Beauty and the Breast (2002)
Reviewed by: ewaffle on 2005-08-16
Summary: Something for almost everyone
"Beauty and the Breast" has some elements of a romantic comedy, a female buddy picture, a male buddy picture, an office romance and revenge against the insufferable. That it doesn't really develop any of them completely isn't a problem. While plots and subplots shoot all over the place there is an almost frenetic momentum that keep propels things through its first hour.

By then most of the what we are interested in has been dealt with. The overwhelmingly vapid and treacherous boss, Chu Kai Fat, has been exposed as a fraud and sent packing. Fatty, the brother he has tortured is the new chairman of the company. The two insufferable Bosnian sales executives are on their way out the door after the disasterous introduction of their Chechnyan breast enhancement cream.
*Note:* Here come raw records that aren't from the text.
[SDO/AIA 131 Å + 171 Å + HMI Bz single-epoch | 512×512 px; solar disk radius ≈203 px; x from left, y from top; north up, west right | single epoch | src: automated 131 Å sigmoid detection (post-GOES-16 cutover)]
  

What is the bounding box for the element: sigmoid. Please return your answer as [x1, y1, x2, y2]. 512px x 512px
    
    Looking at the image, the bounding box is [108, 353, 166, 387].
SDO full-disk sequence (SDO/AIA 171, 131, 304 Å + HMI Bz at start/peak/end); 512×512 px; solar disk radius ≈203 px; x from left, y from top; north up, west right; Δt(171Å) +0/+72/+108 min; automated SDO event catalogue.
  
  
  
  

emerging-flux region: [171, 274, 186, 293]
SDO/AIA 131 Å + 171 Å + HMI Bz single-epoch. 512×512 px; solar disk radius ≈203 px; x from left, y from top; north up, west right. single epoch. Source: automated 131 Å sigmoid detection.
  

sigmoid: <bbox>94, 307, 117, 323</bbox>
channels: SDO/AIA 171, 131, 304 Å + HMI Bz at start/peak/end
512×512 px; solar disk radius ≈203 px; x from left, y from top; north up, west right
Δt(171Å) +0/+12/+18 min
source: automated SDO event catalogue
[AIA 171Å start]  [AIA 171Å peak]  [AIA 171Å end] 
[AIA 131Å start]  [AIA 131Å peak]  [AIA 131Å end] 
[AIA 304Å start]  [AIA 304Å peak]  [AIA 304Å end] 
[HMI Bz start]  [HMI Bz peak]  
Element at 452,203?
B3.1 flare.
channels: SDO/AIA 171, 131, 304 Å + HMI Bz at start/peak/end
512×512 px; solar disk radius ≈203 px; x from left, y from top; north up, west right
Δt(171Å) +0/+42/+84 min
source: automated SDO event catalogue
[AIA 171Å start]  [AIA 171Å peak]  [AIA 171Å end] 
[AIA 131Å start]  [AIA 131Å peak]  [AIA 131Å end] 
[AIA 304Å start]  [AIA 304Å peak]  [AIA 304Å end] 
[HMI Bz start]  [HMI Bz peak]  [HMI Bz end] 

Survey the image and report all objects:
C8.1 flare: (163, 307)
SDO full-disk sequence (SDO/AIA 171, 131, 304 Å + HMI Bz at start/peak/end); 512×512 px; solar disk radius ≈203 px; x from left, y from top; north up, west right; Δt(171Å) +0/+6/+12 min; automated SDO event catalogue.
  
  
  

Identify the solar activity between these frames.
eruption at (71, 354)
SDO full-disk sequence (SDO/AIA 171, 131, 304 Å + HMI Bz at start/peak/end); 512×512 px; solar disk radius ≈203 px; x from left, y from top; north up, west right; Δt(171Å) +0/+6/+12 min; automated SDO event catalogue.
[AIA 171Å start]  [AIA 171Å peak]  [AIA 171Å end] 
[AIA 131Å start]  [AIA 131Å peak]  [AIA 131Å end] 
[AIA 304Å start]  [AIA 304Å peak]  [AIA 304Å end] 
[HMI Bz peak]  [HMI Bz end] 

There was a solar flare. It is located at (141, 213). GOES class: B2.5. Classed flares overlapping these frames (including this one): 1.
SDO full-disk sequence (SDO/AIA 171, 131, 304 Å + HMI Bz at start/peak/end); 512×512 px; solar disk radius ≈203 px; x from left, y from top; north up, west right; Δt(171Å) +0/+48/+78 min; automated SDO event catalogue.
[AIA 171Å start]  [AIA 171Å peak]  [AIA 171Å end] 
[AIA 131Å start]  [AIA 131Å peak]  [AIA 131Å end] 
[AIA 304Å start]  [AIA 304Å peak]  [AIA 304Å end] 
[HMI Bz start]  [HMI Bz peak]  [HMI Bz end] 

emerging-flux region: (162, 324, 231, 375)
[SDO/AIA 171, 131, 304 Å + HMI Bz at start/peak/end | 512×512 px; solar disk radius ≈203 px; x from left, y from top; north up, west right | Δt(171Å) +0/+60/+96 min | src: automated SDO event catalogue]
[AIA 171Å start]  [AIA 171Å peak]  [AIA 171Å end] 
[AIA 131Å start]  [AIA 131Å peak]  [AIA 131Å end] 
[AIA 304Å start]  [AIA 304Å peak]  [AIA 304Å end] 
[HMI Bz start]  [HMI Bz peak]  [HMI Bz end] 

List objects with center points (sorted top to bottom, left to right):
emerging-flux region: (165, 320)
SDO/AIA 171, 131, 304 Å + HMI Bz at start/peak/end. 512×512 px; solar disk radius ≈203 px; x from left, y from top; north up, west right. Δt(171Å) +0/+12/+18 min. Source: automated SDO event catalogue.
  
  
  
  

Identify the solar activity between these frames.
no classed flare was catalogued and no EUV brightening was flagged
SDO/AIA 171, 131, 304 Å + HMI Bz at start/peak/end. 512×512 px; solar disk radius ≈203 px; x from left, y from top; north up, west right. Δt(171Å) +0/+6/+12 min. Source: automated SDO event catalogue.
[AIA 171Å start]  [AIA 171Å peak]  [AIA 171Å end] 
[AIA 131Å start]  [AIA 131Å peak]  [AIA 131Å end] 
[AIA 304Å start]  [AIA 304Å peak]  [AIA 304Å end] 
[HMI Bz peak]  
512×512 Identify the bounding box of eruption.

Yuki and her friends are running the company and the women once again have access to the only ladies room in the building.

All that remains is how Yuki and Mario and their sidekicks Amy and Harper will be reconciled--even the problem of the large womanly breasts that Mario and Harper have grown has been resolved.

Although the second part of the movie progresses in fits and starts there is still a lot to laugh at--the meeting between Harper and the former internet CEO, each of them with huge bags of toilet paper rolls, is hilarious.

One convention that is true of just about all movie making, whether Hollywood, Hong Kong or Europe--if one female character is supposed to be more attractive than another you simply state it. Lilliana and Cathalina are presented as real knockouts (mainly because of their large breasts) so for the first part of the movie the audience accept that they are more attractive than Yuki. The fact that Yuki is played by the astonishingly beautiful Michelle Reis can be ignored since we know that she will win (and become more beautiful, at least for purposes of the plot) than the Bosnians.

Francis Ng keeps his portrayal of the very shallow and pretentious Mario on just this side of annoying. He and Raymond Yip kept the character a bit low key so that his quirks and pathetic plots were even more obvious—not overshadowed by overacting, which is not the least common problem in movies like this.

Michelle Reis played the beautiful girl who is too good to be true. Mario is basically a stranger to her, but based on working in the same office and meeting him once, she picks him up on the street after he pretends to collapse, then takes him home, cleans his apartment and cooks his dinner. Since she is also jawdroppingly sexy, especially when she glances over her rectangular reading glasses, it is almost believable that Mario, while trying to seduce her to win a bet with the boss actually falls in love with her.

Daniel Wu and Wong Fat Fei stand out among a generally good cast of supporting players.

Recommended for those who like frothy comedies.